Bisnis.com, JAKARTA - Gubernur DKI Jakarta Anies Baswedan mendapat kecaman dari berbagai pihak akibat Banjir Jakarta Jilid II.
Pengamat Tata Kota Universitas Trisakti, Nirwono Joga, menjelaskan bahwa setelah Ibu Kota dilanda banjir pada awal tahun 2020, Pemerintah Provinsi DKI Jakartaseperti tampak tak belajar dari pengalaman.

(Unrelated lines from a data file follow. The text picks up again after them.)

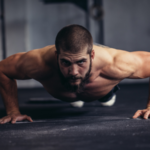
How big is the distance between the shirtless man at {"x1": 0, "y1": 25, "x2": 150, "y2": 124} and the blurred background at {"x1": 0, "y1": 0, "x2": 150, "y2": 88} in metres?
2.89

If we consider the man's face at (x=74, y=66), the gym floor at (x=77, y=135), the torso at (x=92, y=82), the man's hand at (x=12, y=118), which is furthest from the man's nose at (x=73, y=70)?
the man's hand at (x=12, y=118)

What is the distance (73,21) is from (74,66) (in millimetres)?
3399

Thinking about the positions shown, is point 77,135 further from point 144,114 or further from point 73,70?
point 144,114

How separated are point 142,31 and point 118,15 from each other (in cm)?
61

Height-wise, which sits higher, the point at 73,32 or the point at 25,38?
the point at 73,32

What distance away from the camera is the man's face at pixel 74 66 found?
1.02m

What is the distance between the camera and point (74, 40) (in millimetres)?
1025

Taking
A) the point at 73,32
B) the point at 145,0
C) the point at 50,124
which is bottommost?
the point at 50,124

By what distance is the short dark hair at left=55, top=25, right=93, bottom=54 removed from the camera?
102 cm

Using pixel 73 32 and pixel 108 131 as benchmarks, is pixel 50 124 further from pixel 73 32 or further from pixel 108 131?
pixel 73 32

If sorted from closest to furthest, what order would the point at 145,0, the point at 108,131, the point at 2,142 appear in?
the point at 2,142 < the point at 108,131 < the point at 145,0

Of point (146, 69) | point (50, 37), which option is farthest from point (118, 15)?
point (146, 69)

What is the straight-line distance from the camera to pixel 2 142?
94cm

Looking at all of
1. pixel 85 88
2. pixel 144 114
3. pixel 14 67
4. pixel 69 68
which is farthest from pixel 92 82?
pixel 14 67
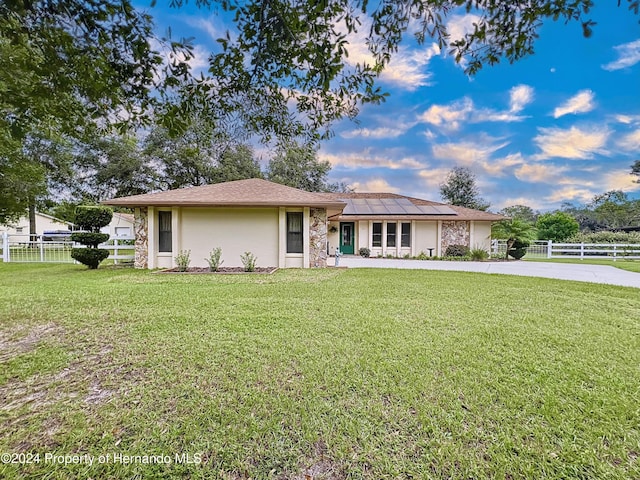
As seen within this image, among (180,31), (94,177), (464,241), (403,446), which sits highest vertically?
(94,177)

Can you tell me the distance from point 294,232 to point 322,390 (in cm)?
938

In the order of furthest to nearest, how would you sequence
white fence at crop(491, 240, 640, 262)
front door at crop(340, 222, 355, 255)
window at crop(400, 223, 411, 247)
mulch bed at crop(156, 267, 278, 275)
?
front door at crop(340, 222, 355, 255), window at crop(400, 223, 411, 247), white fence at crop(491, 240, 640, 262), mulch bed at crop(156, 267, 278, 275)

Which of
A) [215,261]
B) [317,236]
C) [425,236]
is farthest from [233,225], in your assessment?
[425,236]

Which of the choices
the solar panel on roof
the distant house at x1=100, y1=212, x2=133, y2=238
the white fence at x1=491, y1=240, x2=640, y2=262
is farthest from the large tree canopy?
the distant house at x1=100, y1=212, x2=133, y2=238

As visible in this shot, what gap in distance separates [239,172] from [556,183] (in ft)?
84.2

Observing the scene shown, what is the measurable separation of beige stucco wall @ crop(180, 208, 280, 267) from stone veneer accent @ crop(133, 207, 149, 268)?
4.43ft

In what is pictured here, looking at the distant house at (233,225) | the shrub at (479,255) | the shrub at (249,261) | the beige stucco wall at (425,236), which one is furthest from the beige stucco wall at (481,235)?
the shrub at (249,261)

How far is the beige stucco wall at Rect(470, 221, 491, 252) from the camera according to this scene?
59.5ft

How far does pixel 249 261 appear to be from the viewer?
10.7 m

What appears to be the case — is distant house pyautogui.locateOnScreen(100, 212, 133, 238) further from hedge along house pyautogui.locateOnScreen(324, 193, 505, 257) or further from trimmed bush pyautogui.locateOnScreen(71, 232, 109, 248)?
hedge along house pyautogui.locateOnScreen(324, 193, 505, 257)

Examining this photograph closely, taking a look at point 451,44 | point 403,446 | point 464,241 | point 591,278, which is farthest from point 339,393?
point 464,241

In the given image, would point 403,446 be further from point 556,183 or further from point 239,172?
point 556,183

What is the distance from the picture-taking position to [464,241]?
Answer: 18.1 m

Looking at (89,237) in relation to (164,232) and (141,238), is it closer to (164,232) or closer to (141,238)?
(141,238)
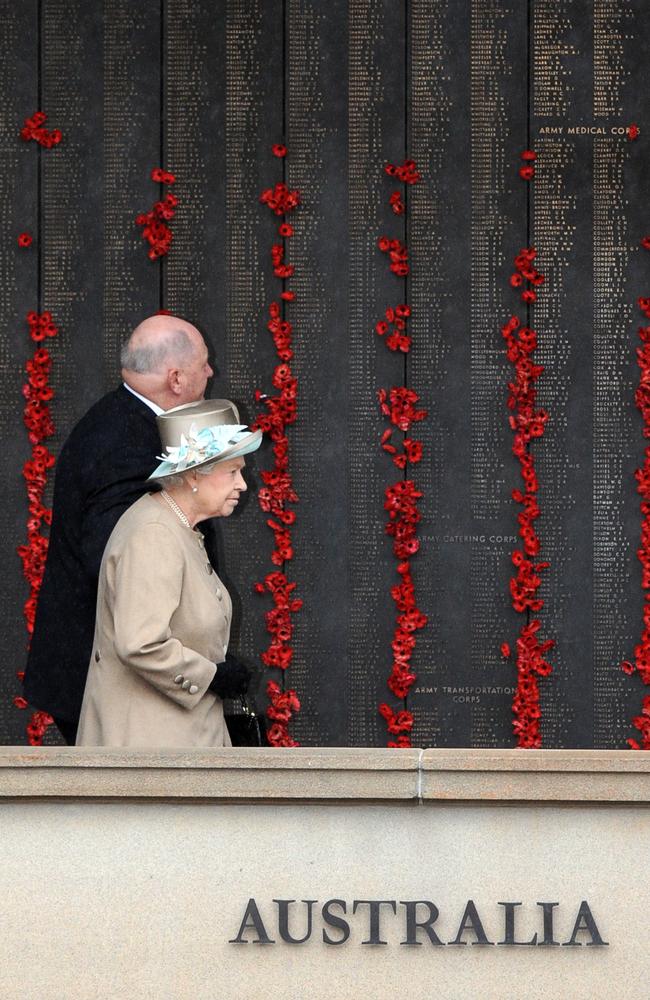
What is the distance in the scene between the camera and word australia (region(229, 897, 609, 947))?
2.97 m

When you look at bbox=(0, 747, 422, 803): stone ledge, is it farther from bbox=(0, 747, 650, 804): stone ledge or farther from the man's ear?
the man's ear

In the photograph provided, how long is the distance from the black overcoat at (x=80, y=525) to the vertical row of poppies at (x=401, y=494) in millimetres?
1624

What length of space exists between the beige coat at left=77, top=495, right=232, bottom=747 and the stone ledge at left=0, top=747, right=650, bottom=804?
427 millimetres

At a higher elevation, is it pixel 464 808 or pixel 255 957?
pixel 464 808

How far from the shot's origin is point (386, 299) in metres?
5.64

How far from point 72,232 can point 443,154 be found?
1.41m

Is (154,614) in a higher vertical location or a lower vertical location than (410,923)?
higher

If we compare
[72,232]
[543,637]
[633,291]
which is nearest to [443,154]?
[633,291]

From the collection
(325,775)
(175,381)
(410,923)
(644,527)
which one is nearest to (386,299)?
(644,527)

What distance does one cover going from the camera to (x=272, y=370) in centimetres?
566

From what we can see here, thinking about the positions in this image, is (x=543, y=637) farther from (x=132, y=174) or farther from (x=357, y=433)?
(x=132, y=174)

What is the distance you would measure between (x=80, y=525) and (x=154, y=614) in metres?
0.76

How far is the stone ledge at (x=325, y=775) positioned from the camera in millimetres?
2914

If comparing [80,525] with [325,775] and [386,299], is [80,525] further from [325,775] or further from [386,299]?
[386,299]
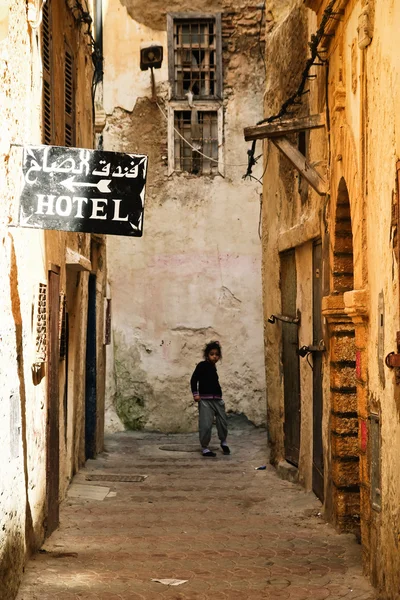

"Sama sekali tidak ada upaya serius pencegahan mengatasi banjir sejak awal Januari hingga banjir hari ini. Kok bisa-bisanya klaim berhasil mengatasi banjir. Itu yang membuat frustrasi warga, terutama yang terdampak banjir lagi," ujarnya kepada Bisnis, Senin (24/2/2020).
"Kebetulan saja banjirnya selalu terjadi di hari libur. Sehingga tidak terlalu mengganggu masyarakat beraktivitas. Begitu banjir besar pas hari kerja, baru terasa nanti reaksi masyarakatnya," tambahnya.
Menurut Nirwono, Pemprov DKI harusnya bisa lebih serius memitigasi banjir akibat hujan yang telah terjadi. Terutama, mempersiapkan kondisi saluran air dalam Kota Jakarta.
Yakni dengan memperlebar diameternya, menghilangkan sumbatan lumpur, sampah, limbah, serta membenahi jaringan utilitas yang tumpang tindih dan tidak terhubung dengan baik antarsaluran air.
Oleh sebab itu, kegiatan revitalisasi trotoar yang sedang gencar dilakukan Pemprov DKI harus diiringi dengan rehabilitasi saluran air kota secara terpadu.
Anggota Komisi D Bidang Pembangunan DPRD DKI Jakarta dari Fraksi PSI, Justin Adrian, mengungkap hal serupa. Menurutnya, Banjir Jakarta Jilid II membuktikan bahwa musibah ini bukan hanya disebabkan kiriman air dari puncak, tapi ada yang tak beres di dalam Kota Jakarta sendiri.
“Dari data curah hujan dan ketinggian pintu air, jelas sekali bahwa banjir hari ini adalah karena hujan lokal. Wilayah-wilayah seperti Menteng, Tebet, dan Kuningan yang biasanya aman tapi kali ini justru mengalami banjir. Oleh karena itu, Pak Gubernur tidak punya alasan untuk menyalahkan hujan di Bogor dan tidak bisa melempar masalah ke pemerintah pusat,” ucap Justin.
Memurut Justin, anggaran penanganan banjir pada APBD 2020 hanya senilai Rp 2,5 triliun. Angka tersebut masih kurang Rp 1 triliun jika dibandingkan yang tertera pada Rencana Pembangunan Jangka Menengah Daerah (RPJMD) sebesar Rp 3,5 triliun. Sementara itu, anggaran untuk Formula E di APBD 2020 mencapai Rp 1,2 triliun.
“Menurut pengamatan kami, Pemprov DKI ogah-ogahan bekerja untuk menangani banjir. Selalu banyak alasan dan pembenaran mengapa banjir masih terjadi. Sedangkan untuk event balapan Formula E, semua SKPD digerakkan begitu cepat sampai banyak aturan dan mekanisme dilompati,” tutupnya.
Ketua Fraksi PDIP, Gembong Warsono, pun menyayangkan reaksi Pemprov DKI. Seharusnya banjir besar di Ibu Kota tak terjadi lagi. Lambatnya upaya Pemprov DKI Jakarta dalam berbenah diri merupakan inti masalahnya.
"Tahun baru kan memang hampir dua tahun terahkhir tidak ada hujan yang lebat. Lah, kalau ini kan sudah dikasih contoh, tahun baru Jakarta tergenang. Seharusnya kan segera bebenah diri. Seharusnya kan gitu. Itu yang tidak segera dilakukan pak Anies. Persoalannya di situ," ungkapnya, Senin (24/2/2020).
Gembong pun menyayangkan upaya Anies hanya tampak ke publik selepas bencana banjir terjadi. Padahal, penanganan dan antisipasi seharusnya lebih prioritas dan lebih perlu untuk diungkap ke publik.
"Makanya ketika banjir mereka selfie bersama masyarakat, kan. Artinya, menunjukan kepada publik bahwa dia begitu perhatiannya terhadap persoalan banjir. Tapi langkah pengentasan banjir itu tidak ada. Kan yang mau kita dorong itu, langkah pengentasan banjirnya itu loh," ujarnya.